Image credits: FB/Sentro ng mga Nagkakaisa at Progresibong Manggagawa

Let us unite against the return of a dead dictator and a new tyrant!

Labor Education and Research Network (LEARN) 2022 Labor Day Statement

In a few days, Filipino voters will have the once-in-a-six-years chance to choose a new president. The next chief executive should have a clear and doable plan how to arrest the soaring prices of food and other necessities induced by the covid pandemic and the global oil crisis, stem the erosion of the workers’ already low wages, and halt the farmers’ sustained income losses, while ensuring that taxes and government resources are not lost to corruption.

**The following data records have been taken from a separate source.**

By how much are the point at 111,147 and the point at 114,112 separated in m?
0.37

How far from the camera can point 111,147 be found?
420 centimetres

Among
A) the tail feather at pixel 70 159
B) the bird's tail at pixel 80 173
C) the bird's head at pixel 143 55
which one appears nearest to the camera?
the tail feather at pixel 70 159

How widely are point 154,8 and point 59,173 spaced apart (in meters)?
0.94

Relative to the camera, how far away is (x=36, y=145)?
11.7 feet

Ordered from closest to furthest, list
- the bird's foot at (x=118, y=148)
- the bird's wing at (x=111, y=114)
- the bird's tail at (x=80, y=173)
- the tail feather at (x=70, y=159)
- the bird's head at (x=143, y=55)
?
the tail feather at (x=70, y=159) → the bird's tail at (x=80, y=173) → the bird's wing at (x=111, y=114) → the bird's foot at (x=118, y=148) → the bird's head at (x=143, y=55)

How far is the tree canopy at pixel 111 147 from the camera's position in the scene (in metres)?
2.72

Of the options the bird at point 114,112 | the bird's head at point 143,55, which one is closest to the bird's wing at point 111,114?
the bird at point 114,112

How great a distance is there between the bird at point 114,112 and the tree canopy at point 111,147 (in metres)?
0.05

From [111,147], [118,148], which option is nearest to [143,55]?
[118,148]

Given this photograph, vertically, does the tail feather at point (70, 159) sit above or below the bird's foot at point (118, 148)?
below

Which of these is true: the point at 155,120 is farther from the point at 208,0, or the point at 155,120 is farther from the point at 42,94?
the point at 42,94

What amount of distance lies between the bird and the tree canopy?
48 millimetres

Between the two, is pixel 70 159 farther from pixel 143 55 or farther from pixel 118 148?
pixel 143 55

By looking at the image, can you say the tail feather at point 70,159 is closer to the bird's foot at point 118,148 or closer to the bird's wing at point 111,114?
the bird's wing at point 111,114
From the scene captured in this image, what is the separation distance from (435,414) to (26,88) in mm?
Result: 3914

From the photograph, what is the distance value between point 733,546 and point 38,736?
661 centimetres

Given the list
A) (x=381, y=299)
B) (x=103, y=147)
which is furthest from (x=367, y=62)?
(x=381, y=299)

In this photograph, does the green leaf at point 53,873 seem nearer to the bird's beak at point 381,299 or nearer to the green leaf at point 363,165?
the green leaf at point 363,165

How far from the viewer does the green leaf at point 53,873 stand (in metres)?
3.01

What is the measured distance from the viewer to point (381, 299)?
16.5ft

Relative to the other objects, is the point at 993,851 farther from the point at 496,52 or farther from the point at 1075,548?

President Rodrigo Duterte is about to end his term—leaving a dismal legacy: six years of broken promises to stump endo, failure to stop Chinese incursions in the resource-rich West Philippine Sea, and the botched drug war that killed thousands of suspected drug users.

Duterte wants to survive through his daughter Sara, who is running as vice president to Ferdinand “Bong Bong” Marcos, Jr. The uneasy alliance was brokered by former president Gloria Macapagal-Arroyo, who allied with Duterte in the latter’s presidential bid in 2016. Within two months of Duterte’s term, Arroyo’s plunder case was dismissed by the Supreme Court who at that time was dominated by her appointees.  The previous president’s appointed chief justice, Lourdes Sereno, was impeached in 2018. Later, the cabal was joined by Joseph Estrada, another ex-president who was pardoned by Arroyo only after two weeks of conviction for plunder.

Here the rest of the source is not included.